Craters that form on the sides of volcanoes are called flank craters. Eruptions from flank craters can be much more dangerous than eruptions from summit craters. Flank craters can form at lower altitudes than summit craters, near hillside towns. Lava, gas, rocks, and other material ejected from a flank crater can rush down the side of a mountain in a phenomenon called a pyroclastic flow. Mount Etna, one of the most active volcanoes in Europe, has had a number of dangerous eruptions. In 1928, the eruption of a flank crater completely destroyed the village of Mascali.

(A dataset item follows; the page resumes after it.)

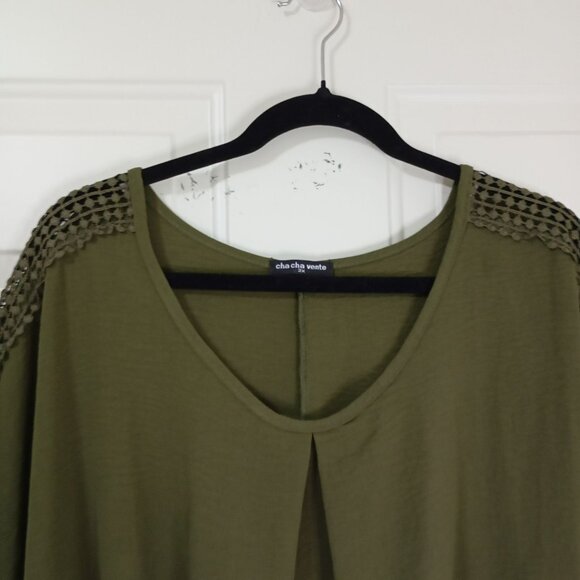 Cha Cha Vente Blouse Crochet Sleeve Detailing Elastic Hem Olive Green 3X Womens - Picture 4 of 9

Over a long period of time, small and non-explosive eruptions may fill a volcanic crater with new material. At Mount St. Helens, in the U.S. state of Washington, for example, a large crater formed when a major eruption in 1980 tore off 400 meters (1,300 feet) of the mountaintop. Soon after, smaller eruptions began piling up lava and volcanic ash on the crater floor, slowly rebuilding the mountain.
Volcanoes can also create craters when the magma comes into contact with water. Magma flowing or bubbling beneath a volcano can sometimes interact with groundwater in the area. When this happens, a small explosion occurs and a crater forms around the explosion. This type of volcanic crater is called a maar.
Often, a maar will fill with water and become a shallow crater lake. The thin floors of these lakes are actually the roofs of volcanic vents, waiting to come into explosive contact with water once again. The Seward Peninsula, in the U.S. state of Alaska, is filled with maars that form as magma encounters not groundwater, but permafrost.
A third type of crater is formed by an explosion. When materials or chemicals explode, the explosion displaces all the material around it. The debris often lands in a circular pattern around the site of the explosion, creating a crater.
Explosions can be natural or artificial. The explosion that creates a maar, for example, occurs naturally when water interacts with superhot magma from a volcano. Maars are a type of explosion crater as well as a volcanic crater.
Artificial explosions that form craters usually happen underground. The explosion pulverizes or vaporizes material underground, and the earth above sinks. Craters formed by underground explosions are called subsidence craters. (Craters formed by explosions at or near the surface of the Earth are simply called explosion craters.)
Drilling underground for oil and natural gas can lead to explosions and subsidence craters. Machinery can sometimes encounter a pocket of natural gas that is under extremely high pressure. When drilling machinery punctures the pocket of natural gas, the overlying rock layers may not be able to contain it. Like an enormous balloon, the gas pocket pops. As the gas is released in the explosion, a crater forms in the empty space.
A specific type of subsidence crater is formed by an underground nuclear explosion. Most nuclear testing is conducted in underground facilities. As the explosion displaces massive amounts of material, the earth above it sinks. In fact, subsidence craters caused by underground nuclear explosions are sometimes called sinks. The Nevada Test Site, in the remote deserts of the U.S. state of Nevada, is pockmarked with nuclear subsidence craters.
The debris in and around nuclear subsidence craters often comes into contact with radioactive material. For this reason, access to these sites is restricted.